#### THE RECORDS
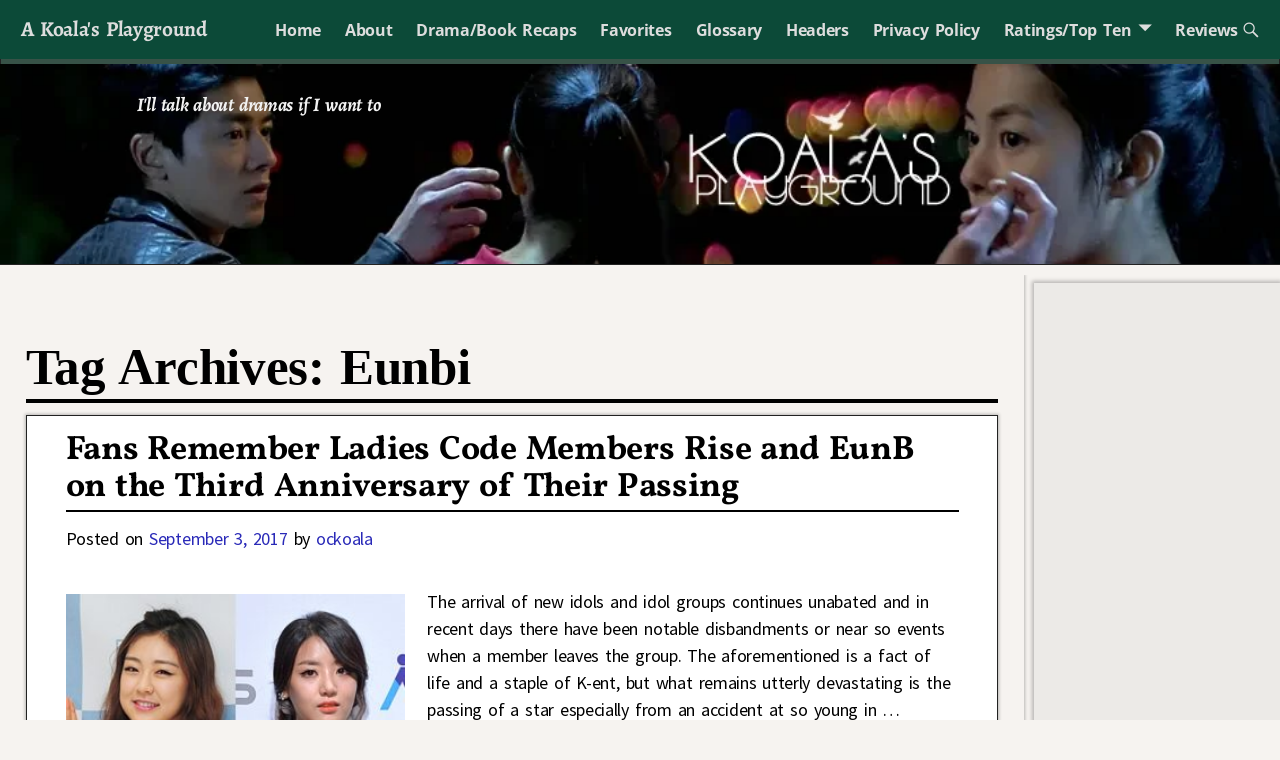

--- FILE ---
content_type: text/html; charset=utf-8
request_url: https://www.google.com/recaptcha/api2/aframe
body_size: 268
content:
<!DOCTYPE HTML><html><head><meta http-equiv="content-type" content="text/html; charset=UTF-8"></head><body><script nonce="Yxq9pQixmaQQeGNDkA-w_w">/** Anti-fraud and anti-abuse applications only. See google.com/recaptcha */ try{var clients={'sodar':'https://pagead2.googlesyndication.com/pagead/sodar?'};window.addEventListener("message",function(a){try{if(a.source===window.parent){var b=JSON.parse(a.data);var c=clients[b['id']];if(c){var d=document.createElement('img');d.src=c+b['params']+'&rc='+(localStorage.getItem("rc::a")?sessionStorage.getItem("rc::b"):"");window.document.body.appendChild(d);sessionStorage.setItem("rc::e",parseInt(sessionStorage.getItem("rc::e")||0)+1);localStorage.setItem("rc::h",'1762274563978');}}}catch(b){}});window.parent.postMessage("_grecaptcha_ready", "*");}catch(b){}</script></body></html>

--- FILE ---
content_type: application/javascript; charset=utf-8
request_url: https://fundingchoicesmessages.google.com/f/AGSKWxU5w300S-A3ZqveYO4hv2Hhx1kVmbcRNpf_JvDNPsfEPBiKOP9cfFFnx5UgKKr-TWZCtNIBHZ4QiINYJgjsHTL6riyXcLdPdImOc3RZZiXj_kAFPtBD4RV9EcdBQZ1SHyNsEtcvYJeYLDNIK7kdZAQV8iSriPyPbLL79cScqwHIsnxwBkn-g-Q6VzJ2/_/ads/zergnet./ad0./CoastMarketplaceAdCategoriesAuctionsEstateGarageSales?_ad/full_/site-advert.
body_size: -1284
content:
window['6d5ed46d-8d76-453f-a969-beab438da6e5'] = true;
########
> [EXERCISE OBJECTIVE] In the data above, which lines include "charset"? Return those lines.

> [REPLY]
content_type: text/html; charset=utf-8
<!DOCTYPE HTML><html><head><meta http-equiv="content-type" content="text/html; charset=UTF-8"></head><body><script nonce="Yxq9pQixmaQQeGNDkA-w_w">/** Anti-fraud and anti-abuse applications only. See google.com/recaptcha */ try{var clients={'sodar':'https://pagead2.googlesyndication.com/pagead/sodar?'};window.addEventListener("message",function(a){try{if(a.source===window.parent){var b=JSON.parse(a.data);var c=clients[b['id']];if(c){var d=document.createElement('img');d.src=c+b['params']+'&rc='+(localStorage.getItem("rc::a")?sessionStorage.getItem("rc::b"):"");window.document.body.appendChild(d);sessionStorage.setItem("rc::e",parseInt(sessionStorage.getItem("rc::e")||0)+1);localStorage.setItem("rc::h",'1762274563978');}}}catch(b){}});window.parent.postMessage("_grecaptcha_ready", "*");}catch(b){}</script></body></html>
content_type: application/javascript; charset=utf-8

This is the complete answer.